The last years of the life of Jan Sobieski
And again, this victory did not become decisive - the war lasted another 15 years. In 1691, during a military campaign in Moldavia, Sobieski received 6 wounds and could no longer take part in hostilities. This king did not live to see the end of this war: it ended only three years after his death. According to the terms of the Karlovytsky Peace Treaty of 1699, Austria received Hungary and Transylvania, Poland - returned the Right-Bank Ukraine.
But Jan Sobieski managed to conclude Eternal Peace with Russia (1686). Poland forever abandoned the Left-Bank Ukraine, Kiev, Chernigov and Smolensk lands.
The last 5 years of Jan Sobieski's life were sad. He was tormented by pain from old wounds, he suffered from the abuses of his willful wife, condemned by all, and loud quarrels and quarrels of his sons thirsting for power.
On June 17, 1696, Jan III Sobieski died in Wilanow Palace and was buried in the Wawel Cathedral in Krakow.
The fate of the Jan Sobieski family
Despite the presence of four children, Sobieski's lineage in the male line was interrupted.
Three girls were born in the family of the eldest son, Jakub Ludwig.
The middle son, Alexander, after an unsuccessful attempt to stand as a candidate for the election of the king, went to the monastery.
The youngest son Konstantin turned out to be childless.
Daughter Teresa Marysenka, married to a Bavarian elector, became the mother of the Holy Roman Emperor Charles VII, but this grandson of Sobieski was considered the offspring of another dynasty.

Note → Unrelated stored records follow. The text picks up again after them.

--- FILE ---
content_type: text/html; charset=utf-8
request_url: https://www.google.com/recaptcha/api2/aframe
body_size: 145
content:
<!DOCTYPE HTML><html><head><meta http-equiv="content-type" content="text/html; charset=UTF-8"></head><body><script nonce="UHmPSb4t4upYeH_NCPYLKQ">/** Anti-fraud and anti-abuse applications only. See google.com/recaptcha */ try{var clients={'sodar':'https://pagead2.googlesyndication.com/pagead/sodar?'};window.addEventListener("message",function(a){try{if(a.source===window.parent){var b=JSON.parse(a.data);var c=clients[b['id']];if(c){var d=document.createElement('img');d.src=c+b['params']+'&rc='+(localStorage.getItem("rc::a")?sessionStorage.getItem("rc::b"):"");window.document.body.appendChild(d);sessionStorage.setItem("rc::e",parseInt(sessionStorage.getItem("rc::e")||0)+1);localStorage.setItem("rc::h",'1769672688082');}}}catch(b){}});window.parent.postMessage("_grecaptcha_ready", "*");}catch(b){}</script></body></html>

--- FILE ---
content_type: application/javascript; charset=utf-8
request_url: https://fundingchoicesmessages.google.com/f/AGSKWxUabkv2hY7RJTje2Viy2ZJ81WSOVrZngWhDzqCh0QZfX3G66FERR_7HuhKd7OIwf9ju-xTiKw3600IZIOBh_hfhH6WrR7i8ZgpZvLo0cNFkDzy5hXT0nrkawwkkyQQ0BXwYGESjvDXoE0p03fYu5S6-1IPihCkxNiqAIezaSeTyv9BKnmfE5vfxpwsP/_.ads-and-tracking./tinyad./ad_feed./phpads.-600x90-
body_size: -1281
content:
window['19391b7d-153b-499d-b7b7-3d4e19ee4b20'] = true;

The Polish astronomer Jan Hevelius tried to immortalize the memory of Jan Sobieski, who in 1690 named the constellation "Sobieski's Shield" in his honor. The name did not catch on: now it is called simply "Shield".
Was Nicholas I right?
Now let's return to the aphorism of Nicholas I quoted at the beginning of the article. Let's remind him:
It is easy to see that in the XVII-XVIII centuries. and even at the beginning of the 1848th century, the existence of a united and strong Austria, an allied Russia in the wars with Turkey and Napoleon, was beneficial to our country. So it is impossible to call Jan Sobieski, who saved Vienna, a fool, even if one proceeds solely from Russian interests, closing his eyes to other European states. But after the end of the Napoleonic wars and the transformation of Turkey into the “sick man of Europe”, we see a clear anti-Russian evolution of Austrian foreign policy. Very quickly Austria became one of the main geopolitical adversaries of Russia, and this confrontation eventually ended with the fall and disintegration of both empires. The disinterested salvation of the Austrian Empire in XNUMX did not help either. Interference in the internal affairs of Austria and the suppression of the Hungarian national uprising with the help of Russian troops did not give Russia anything except the dubious title of "Gendarme of Europe" and the armed neutrality of "grateful" Austria during the Crimean War. After that, it was Austria, and then Austria-Hungary, that turned out to be the main enemy of Russia in the Balkans. It was the aggressive policy of this state that caused the outbreak of World War I, which ended in a real catastrophe for the Russian Empire. So, calling himself in the second part of his aphorism the most stupid Russian emperor, Nicholas I, alas, was largely right. The first part of his joke was graceful, the second bitter.